EL GUARDIÁN INVISIBLE

Si alguien me dice hace un par de años que iba a gustarme un film del director de Palmeras en la nieve, Tres metros sobre el cielo o Tengo ganas de ti me hubiera carcajeado en toda su cara, de forma grotesca y desproporcionada además. Teniendo en cuenta que no he visto ninguna de las películas citadas, ya podéis haceros una idea de la asquerosa integridad de la que hago gala como crítico cinematográfico. Dicho lo cual, El guardián invisible me ha gustado, bastante.

González Molina me ha dado en todos los morros con un cuidado trabajo de ambientación y atmósfera, gracias a esa perpetua lluvia, esa constante niebla y esas noches más negras que la boca de un lobo. Navarra, y concretamente el pueblo de Elizondo, se convierte en el personaje más potente de la cinta, algo que visto el nivel interpretativo no era muy difícil, y es que aquí hallamos el principal hándicap al que debe hacer frente la película: la impostura de las secuencias puramente detectivescas, en las que los actores y actrices deben hablar como policías científicos y detectives en la escuela USA. Los actores se esfuerzan, pero queda claro que funcionan mucho mejor en el ámbito más cercano y terrenal (los fantásticos flashbacks, la tensa comida familiar) que en las secuencias procedimentales.
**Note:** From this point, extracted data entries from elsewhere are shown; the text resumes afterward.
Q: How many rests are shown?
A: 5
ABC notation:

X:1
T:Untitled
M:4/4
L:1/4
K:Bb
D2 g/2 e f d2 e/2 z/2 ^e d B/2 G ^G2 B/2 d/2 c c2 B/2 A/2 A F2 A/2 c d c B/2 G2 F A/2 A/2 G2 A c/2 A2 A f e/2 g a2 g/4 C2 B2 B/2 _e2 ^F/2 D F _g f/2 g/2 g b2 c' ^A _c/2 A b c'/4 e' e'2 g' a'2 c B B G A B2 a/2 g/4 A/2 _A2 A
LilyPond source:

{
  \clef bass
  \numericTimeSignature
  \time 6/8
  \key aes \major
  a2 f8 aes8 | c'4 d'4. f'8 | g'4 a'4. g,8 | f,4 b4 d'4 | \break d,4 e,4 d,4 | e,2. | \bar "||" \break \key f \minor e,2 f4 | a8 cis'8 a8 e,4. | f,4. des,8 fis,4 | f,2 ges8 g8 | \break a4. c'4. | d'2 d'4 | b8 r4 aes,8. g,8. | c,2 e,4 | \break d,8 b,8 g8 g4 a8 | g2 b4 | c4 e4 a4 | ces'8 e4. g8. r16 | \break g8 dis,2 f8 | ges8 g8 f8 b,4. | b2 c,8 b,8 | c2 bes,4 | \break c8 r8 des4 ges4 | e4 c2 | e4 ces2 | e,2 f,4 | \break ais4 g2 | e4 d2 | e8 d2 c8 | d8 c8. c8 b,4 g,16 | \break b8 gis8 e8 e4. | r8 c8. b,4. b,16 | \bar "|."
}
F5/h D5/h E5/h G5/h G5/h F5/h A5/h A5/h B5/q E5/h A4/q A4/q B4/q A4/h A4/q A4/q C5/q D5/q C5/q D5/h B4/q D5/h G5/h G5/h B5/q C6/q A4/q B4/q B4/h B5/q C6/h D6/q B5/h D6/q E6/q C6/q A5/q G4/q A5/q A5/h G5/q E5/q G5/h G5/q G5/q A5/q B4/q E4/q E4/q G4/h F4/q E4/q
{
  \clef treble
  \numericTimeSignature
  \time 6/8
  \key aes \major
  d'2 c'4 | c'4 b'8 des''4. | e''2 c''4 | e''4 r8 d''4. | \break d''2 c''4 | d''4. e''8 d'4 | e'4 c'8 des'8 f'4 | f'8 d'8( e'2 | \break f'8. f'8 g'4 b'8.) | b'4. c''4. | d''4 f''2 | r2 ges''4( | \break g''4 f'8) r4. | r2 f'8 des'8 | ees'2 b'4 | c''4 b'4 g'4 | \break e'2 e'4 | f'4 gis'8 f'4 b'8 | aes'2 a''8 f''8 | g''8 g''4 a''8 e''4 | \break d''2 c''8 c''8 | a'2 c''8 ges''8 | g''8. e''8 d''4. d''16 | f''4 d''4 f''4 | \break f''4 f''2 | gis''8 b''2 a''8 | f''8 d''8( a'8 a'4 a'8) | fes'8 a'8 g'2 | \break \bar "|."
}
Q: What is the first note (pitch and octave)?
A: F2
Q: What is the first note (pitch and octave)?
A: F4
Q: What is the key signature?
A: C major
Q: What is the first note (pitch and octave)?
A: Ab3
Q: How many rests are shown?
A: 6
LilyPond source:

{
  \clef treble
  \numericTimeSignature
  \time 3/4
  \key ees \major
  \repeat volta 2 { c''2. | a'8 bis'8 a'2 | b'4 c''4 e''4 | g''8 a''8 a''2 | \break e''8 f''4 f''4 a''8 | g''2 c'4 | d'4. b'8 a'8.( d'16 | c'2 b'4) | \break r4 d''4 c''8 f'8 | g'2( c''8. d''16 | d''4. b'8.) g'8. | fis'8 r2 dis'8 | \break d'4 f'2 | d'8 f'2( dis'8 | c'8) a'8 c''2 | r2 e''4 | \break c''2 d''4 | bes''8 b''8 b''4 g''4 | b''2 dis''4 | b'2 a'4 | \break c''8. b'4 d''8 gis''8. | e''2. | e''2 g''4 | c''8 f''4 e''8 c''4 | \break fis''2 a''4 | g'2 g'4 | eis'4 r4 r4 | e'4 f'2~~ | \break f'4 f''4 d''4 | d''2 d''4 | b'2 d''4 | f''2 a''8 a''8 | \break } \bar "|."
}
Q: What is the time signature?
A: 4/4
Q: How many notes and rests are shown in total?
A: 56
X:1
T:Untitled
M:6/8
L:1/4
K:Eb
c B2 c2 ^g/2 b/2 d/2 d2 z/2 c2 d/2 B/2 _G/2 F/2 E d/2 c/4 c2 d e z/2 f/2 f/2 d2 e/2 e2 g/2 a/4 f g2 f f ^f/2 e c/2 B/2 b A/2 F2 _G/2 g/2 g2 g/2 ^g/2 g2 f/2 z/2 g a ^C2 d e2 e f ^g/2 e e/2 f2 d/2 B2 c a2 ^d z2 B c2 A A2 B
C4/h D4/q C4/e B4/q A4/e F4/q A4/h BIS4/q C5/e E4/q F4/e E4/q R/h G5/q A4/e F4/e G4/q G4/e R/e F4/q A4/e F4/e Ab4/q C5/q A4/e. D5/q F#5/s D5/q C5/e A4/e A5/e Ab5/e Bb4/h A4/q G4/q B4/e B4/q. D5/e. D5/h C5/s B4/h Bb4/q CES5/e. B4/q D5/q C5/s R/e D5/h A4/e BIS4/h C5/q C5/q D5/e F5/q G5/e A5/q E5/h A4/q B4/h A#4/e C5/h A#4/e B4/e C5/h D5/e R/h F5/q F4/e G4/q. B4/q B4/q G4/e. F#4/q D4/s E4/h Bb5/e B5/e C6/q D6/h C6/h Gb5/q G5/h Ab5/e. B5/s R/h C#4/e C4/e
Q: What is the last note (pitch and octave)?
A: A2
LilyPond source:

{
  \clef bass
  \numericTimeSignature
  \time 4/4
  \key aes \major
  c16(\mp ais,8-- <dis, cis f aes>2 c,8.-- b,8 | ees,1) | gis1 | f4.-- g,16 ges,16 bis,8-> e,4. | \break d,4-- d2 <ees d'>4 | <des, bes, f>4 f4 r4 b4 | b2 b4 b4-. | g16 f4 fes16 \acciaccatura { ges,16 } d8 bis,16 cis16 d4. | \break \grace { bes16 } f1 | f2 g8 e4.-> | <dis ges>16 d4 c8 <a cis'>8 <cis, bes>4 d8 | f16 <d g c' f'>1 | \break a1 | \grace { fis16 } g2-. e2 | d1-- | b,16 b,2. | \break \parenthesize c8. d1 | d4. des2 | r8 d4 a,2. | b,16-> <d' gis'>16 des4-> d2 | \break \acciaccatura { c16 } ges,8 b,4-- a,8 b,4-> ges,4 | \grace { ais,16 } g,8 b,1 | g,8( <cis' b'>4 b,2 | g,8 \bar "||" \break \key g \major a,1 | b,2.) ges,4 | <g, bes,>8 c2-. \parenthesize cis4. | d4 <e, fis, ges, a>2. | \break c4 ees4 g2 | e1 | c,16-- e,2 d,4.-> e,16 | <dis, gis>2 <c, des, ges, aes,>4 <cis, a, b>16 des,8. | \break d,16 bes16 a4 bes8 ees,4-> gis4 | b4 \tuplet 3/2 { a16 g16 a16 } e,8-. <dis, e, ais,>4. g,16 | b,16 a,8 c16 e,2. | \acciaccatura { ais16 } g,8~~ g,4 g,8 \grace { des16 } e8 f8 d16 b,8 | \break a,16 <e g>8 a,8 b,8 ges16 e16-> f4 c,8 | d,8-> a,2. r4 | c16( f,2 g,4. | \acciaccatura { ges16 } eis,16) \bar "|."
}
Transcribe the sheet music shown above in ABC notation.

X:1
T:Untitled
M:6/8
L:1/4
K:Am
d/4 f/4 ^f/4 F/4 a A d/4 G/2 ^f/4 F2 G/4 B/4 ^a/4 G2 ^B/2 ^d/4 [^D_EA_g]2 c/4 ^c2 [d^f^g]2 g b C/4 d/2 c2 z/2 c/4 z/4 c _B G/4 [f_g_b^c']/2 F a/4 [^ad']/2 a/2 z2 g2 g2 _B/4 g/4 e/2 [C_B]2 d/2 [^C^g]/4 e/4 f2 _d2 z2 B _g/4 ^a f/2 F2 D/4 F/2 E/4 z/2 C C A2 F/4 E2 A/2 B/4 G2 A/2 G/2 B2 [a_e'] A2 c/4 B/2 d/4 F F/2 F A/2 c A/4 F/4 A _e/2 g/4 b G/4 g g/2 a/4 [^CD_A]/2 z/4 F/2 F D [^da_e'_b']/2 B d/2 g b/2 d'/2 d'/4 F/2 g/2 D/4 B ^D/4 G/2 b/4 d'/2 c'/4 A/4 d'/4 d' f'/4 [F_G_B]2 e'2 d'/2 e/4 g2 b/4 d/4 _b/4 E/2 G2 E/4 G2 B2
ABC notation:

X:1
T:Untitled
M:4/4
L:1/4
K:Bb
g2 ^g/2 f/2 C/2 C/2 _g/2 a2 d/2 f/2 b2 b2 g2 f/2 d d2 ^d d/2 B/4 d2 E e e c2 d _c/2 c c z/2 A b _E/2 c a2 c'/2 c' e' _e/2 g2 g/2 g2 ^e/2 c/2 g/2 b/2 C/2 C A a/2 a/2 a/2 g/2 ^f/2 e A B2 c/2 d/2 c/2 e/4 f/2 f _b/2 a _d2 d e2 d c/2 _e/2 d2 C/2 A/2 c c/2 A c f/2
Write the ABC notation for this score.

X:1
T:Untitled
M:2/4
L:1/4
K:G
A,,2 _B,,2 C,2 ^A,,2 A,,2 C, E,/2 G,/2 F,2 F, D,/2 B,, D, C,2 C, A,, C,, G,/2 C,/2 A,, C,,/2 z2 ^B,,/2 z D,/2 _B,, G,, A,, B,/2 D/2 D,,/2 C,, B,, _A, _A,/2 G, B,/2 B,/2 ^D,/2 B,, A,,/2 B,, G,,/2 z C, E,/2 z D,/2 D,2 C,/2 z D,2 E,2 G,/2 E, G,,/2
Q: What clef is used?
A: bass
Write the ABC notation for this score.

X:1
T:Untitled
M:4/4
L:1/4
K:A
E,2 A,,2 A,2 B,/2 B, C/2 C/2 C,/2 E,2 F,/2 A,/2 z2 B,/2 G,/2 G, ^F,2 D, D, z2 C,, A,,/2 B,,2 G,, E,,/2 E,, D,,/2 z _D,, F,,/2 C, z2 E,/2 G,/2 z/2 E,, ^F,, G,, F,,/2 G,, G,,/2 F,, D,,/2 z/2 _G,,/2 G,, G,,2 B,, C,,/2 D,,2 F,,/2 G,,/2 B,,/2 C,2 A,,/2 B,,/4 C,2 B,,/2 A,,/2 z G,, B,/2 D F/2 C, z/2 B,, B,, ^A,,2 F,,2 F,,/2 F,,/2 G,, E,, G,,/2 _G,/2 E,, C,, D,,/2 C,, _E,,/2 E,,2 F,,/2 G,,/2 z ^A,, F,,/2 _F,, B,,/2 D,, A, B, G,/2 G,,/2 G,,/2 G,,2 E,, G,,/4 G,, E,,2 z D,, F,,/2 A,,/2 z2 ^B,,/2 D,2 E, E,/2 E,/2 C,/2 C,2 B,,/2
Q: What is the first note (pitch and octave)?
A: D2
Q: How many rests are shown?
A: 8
Y el gran mérito de la cinta consiste en alejarse de fórmulas de probado éxito dentro del actual thriller español y permitir la filtración de ribetes fantásticos que enriquecen, diferencian y convierten el visionado en satisfactorio. No hay nada más castigado que la boca y ahora tendré que ver el díptico romántico (y trío amoroso) de Casas, Valverde y Lago…. ¡y una polla!